For Immediate Release: Exempting homeschooled children from the state’s child labor laws renders them vulnerable to exploitation
Canton, Ma., 01/25/2018—Lawmakers in New Hampshire are considering legislation—House Bill 1321—that would exempt homeschooled children from the bulk of the state’s child labor law. “Homeschooled children, like other children, need time for their studies,” said Rachel Coleman, executive director of the Coalition for Responsible Home Education, a national nonprofit organization that advocates for homeschooled children. “Work experience is not a substitute for K-12 education. Children’s education and opportunities should not be limited by formative years spent working instead of studying.”
HB 1321 exempts “youth receiving home education” pursuant to the state’s homeschool law from sections IV, VI, and VIII of the state’s child labor law. These sections lay out the hours children may work. Children 15 and under are barred from working before 7 a.m. or after 9 p.m. in order to protect their sleep, and may work no more than three hours per school day, 23 hours per week during school weeks, and 48 hours per week during school vacations. Children ages 16 and 17 from may work no more than 30 hours per week during school weeks and 48 hours per week during school vacations (with no limits on when they can work). HB 1321 would exempt homeschooled children from these protections entirely.
“We understand that children who are homeschooled are often able to work different hours from other children,” said Coleman.
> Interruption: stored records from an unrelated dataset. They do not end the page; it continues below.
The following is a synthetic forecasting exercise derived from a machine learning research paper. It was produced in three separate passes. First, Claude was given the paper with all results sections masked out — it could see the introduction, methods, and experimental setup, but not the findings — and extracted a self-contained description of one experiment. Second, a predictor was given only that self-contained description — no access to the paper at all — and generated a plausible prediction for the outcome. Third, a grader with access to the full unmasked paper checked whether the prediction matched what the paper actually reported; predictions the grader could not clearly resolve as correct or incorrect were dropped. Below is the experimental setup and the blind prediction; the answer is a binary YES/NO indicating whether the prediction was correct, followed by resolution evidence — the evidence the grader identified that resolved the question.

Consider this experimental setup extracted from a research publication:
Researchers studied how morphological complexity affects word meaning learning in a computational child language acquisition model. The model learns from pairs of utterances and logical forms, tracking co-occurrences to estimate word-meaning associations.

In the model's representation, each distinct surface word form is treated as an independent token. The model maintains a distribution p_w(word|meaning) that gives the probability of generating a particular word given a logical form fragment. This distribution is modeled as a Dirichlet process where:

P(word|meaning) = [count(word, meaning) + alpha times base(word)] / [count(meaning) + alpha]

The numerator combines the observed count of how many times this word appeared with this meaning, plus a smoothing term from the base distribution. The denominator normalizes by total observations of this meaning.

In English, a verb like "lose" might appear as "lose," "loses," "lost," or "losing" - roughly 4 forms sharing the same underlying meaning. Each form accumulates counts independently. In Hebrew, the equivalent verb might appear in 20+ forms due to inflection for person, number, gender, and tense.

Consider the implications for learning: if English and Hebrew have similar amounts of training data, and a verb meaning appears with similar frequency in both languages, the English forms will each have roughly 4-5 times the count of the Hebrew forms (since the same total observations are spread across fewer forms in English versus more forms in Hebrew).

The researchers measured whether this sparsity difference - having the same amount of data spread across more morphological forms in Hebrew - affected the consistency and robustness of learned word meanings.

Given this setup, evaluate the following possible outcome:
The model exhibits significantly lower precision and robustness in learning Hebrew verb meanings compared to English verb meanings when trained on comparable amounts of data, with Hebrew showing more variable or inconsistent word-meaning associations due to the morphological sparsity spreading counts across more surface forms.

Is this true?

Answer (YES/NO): NO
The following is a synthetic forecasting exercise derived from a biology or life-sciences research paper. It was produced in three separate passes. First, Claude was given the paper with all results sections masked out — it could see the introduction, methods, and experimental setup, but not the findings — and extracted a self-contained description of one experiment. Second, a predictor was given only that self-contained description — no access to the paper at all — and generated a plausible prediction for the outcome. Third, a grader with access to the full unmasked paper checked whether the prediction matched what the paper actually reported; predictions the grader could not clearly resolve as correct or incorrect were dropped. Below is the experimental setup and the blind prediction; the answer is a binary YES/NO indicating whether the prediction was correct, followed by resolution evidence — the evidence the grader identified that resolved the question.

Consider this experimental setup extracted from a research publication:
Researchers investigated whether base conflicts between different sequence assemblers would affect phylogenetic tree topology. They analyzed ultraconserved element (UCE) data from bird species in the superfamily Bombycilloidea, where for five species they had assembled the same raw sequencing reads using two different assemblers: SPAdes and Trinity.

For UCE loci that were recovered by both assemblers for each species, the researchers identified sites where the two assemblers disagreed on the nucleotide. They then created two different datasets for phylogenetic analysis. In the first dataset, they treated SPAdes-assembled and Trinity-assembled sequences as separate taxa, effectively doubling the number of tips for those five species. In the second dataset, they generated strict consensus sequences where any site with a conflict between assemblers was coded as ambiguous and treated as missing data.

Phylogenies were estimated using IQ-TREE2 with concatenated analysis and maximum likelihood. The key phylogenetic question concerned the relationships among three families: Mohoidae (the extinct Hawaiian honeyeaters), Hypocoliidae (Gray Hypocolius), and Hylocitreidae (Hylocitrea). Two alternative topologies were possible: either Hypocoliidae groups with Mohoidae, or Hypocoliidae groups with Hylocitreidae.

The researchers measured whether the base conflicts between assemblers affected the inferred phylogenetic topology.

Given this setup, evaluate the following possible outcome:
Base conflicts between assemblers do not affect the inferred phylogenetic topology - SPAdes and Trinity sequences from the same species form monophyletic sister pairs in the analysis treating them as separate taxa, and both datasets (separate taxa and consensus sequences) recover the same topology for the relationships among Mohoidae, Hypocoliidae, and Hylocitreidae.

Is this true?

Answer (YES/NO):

For homeschooled children ages 16 and 17, she noted, state law already allows for this flexibility. “This bill is not about acknowledging different school hours,” Coleman added. “HB 1321 would allow a child of 14, 15, or 16 to work full time, 40 hours per week or more, for the entire year, allowing little or no time for their education.”
CRHE is aware of multiple cases of child labor violations in homeschool settings, including teens required to work full time year round in farm labor, construction, or house-cleaning businesses. In numerous cases CRHE is familiar with, these children have not had adequate time to complete their studies, resulting in educational neglect that followed them long into adulthood, limiting their career options. Under HB 1321, such situations would not be child labor violations; instead, they would be legal.
HB 1321 would turn homeschooling from a child-centered educational option into a loophole from child labor protections, to the detriment of vulnerable teens. This is especially the case in a state like New Hampshire, where parents are not required to show evidence that they are providing their children an education. “If HB 1321 becomes law, there would be nothing in in the state’s statutes to prevent a parent from homeschooling solely so that they could require a child of fourteen or fifteen to work full time,” warned Coleman.
“Children who are homeschooled may receive their education at home, but they still need time to receive an education,” said Coleman. “We urge the lawmakers of New Hampshire not to exempt homeschooled children wholesale from the state’s child labor protections.”
The Coalition for Responsible Home Education is a national organization founded by homeschool alumni and dedicated to raising awareness of the need for homeschooling reform, providing public policy guidance, and advocating for responsible home education practices.